▸ **Opdracht**:
Vervang "navy suit jacket" door "dark blazer" in de items, beginnend bij de regel met "From the viewer's" en eindigend bij het laatste item. Geef uitsluitend dit gedeelte opnieuw weer en laat al het overige ongewijzigd.

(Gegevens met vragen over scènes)
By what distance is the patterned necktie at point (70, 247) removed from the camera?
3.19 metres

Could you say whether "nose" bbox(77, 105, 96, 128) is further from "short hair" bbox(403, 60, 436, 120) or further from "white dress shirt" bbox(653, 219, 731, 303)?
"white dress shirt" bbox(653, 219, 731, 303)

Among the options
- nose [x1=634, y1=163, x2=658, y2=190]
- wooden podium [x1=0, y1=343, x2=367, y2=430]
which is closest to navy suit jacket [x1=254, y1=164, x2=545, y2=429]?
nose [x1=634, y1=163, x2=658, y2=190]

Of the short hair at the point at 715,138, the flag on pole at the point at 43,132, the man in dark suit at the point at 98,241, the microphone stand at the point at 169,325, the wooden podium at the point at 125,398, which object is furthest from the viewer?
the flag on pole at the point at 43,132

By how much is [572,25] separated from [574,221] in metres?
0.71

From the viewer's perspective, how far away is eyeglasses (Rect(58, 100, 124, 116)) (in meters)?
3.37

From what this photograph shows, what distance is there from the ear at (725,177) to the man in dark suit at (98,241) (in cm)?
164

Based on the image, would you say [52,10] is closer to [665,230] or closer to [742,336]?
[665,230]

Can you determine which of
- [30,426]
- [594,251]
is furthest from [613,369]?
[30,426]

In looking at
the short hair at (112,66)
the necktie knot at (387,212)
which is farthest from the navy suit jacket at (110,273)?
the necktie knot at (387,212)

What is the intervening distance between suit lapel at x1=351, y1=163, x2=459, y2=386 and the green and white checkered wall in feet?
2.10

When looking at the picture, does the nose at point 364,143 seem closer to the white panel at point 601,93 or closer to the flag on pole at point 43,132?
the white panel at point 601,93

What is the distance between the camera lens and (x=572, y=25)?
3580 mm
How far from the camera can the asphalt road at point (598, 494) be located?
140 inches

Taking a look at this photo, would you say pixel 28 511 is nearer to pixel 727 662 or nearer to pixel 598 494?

▸ **Eindresultaat**:
From the viewer's perspective, how far away is eyeglasses (Rect(58, 100, 124, 116)) (in meters)?
3.37

From what this photograph shows, what distance is there from the ear at (725,177) to the man in dark suit at (98,241) (in cm)?
164

Based on the image, would you say [52,10] is closer to [665,230] or closer to [742,336]?
[665,230]

Can you determine which of
- [30,426]
- [594,251]
is furthest from [613,369]?
[30,426]

In looking at
the short hair at (112,66)
the necktie knot at (387,212)
which is farthest from the dark blazer at (110,273)?
the necktie knot at (387,212)

What is the intervening distance between suit lapel at x1=351, y1=163, x2=459, y2=386 and the green and white checkered wall in feet?
2.10

When looking at the picture, does the nose at point 364,143 seem closer to the white panel at point 601,93 or closer to the flag on pole at point 43,132?
the white panel at point 601,93

What is the distance between the camera lens and (x=572, y=25)?
3580 mm
How far from the camera can the asphalt road at point (598, 494) be located?
140 inches

Taking a look at this photo, would you say pixel 28 511 is nearer to pixel 727 662 or nearer to pixel 598 494?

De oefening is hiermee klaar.